Kelenjar tiroid dan getah bening juga diperiksa secara menyeluruh.
15. Pemeriksaan alat kelamin dan lubang pelepasan. Pada pria dicatat kelainan bawaan yang
ditemukan, keluarnya cairan, kelainan lainnya. Pada wanita dicatat keadaan selaput darah
dan komisura posterior, periksa sekret liang sanggama. Perhatikan bentuk lubang
pelepasan, perhatikan adanya luka, benda asing, darah dan lain-lain.
16. Perlu diperhatikan kemungkinan terdapatnya tanda perbendungan, ikterus, sianosis,
edema, bekas pengobatan, bercak lumpur atau pengotoran lain pada tubuh.
17. Bila terdapat tanda-tanda kekerasan/luka harus dicatat lengkap. Setiap luka pada tubuh
harus diperinci dengan lengkap, yaitu perkiraan penyebab luka, lokasi, ukuran, dll. Dalam
luka diukur dan panjang luka diukur setelah kedua tepi ditautkan. Lokalisasi luka dilukis
dengan mengambil beberapa patokan, antara lain : garis tengah melalui tulang dada, garis
tengah melalui tulang belakang, garis mendatar melalui kedua puting susu, dan garis
mendatar melalui pusat.
Contoh :
Luka panjang dua setengah sentimeter dan masuk ke dalam dada. Ujung yang satu
letaknya dua sentimeter sebelah kiri dari garis tengah melalui tulang dada dan dua
sentimeter di atas garis mendatar melalui kedua puting susu. Sedangkan ujung yang lain
lima sentimeter sebelah kiri dari garis tengah melalui tulang dada dan empat sentimeter di
atas garis mendatar melalui kedua puting susu.
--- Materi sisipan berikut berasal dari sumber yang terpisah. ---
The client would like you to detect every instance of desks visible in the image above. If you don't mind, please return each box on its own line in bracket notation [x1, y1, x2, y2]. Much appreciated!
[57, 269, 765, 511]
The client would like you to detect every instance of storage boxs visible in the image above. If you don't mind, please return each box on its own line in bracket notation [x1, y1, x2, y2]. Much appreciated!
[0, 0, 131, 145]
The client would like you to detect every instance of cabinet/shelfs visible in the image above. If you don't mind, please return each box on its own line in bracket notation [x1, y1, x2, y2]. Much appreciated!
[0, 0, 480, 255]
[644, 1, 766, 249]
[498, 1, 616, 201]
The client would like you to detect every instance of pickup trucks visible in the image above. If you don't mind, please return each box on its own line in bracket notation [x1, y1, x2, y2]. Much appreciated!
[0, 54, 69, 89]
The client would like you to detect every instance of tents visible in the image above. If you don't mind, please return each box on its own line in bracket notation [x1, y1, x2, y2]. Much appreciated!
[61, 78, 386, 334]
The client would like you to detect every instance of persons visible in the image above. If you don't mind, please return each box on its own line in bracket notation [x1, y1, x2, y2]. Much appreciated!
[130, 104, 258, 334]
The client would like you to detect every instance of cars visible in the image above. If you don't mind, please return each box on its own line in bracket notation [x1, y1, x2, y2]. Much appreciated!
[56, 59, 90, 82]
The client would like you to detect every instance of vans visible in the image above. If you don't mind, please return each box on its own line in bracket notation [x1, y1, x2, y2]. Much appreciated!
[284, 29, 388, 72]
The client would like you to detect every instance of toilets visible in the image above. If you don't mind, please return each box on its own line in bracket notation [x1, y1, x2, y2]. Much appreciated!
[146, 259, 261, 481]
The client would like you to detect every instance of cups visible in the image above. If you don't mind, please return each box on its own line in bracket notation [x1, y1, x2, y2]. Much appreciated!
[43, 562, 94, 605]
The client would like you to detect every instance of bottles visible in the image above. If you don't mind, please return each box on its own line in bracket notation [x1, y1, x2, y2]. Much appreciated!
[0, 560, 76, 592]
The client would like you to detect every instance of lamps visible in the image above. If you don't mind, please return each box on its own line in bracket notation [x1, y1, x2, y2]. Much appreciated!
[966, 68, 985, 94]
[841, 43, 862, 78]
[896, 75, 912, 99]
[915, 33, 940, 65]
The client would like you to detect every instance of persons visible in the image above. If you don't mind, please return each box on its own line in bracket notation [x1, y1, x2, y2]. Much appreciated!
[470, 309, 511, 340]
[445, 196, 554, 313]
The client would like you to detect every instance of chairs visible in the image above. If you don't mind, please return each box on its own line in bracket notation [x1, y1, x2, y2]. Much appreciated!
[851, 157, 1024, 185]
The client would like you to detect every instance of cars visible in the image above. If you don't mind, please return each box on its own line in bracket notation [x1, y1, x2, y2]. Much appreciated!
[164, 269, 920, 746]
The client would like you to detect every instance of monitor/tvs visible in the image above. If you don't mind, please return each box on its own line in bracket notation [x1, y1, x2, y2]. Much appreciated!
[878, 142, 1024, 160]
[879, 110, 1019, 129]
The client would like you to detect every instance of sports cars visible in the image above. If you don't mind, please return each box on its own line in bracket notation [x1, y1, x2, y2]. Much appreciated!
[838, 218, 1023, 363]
Saluran tusuk dilukis di bagian
pemeriksaan dalam, ditulis organ apa saja yang tertusuk.
18. Pemeriksaan ada tidaknya patah tulang, serta jenis/sifatnya. (1,3,4)
PEMERIKSAAN DALAM

Pemeriksaan dalam bisa dilakukan dengan beberapa cara berikut ini :

Insisi I dimulai di bawah tulang rawan krikoid di garis tengah sampai prosesus xifoideus
kemudian 2 jari paramedian kiri dari puat sampai simfisis, dengan demikian tidak perlu
melingkari pusat.

Insisi Y, merupakan salah satu tehnik khusus otopsi dan akan dijelaskan kemudian.

Insisi melalui lekukan suprastenal menuju simfisis pubis, lalu dari lekukan suprasternal
ini dibuat sayatan melingkari bagian leher. (3,4)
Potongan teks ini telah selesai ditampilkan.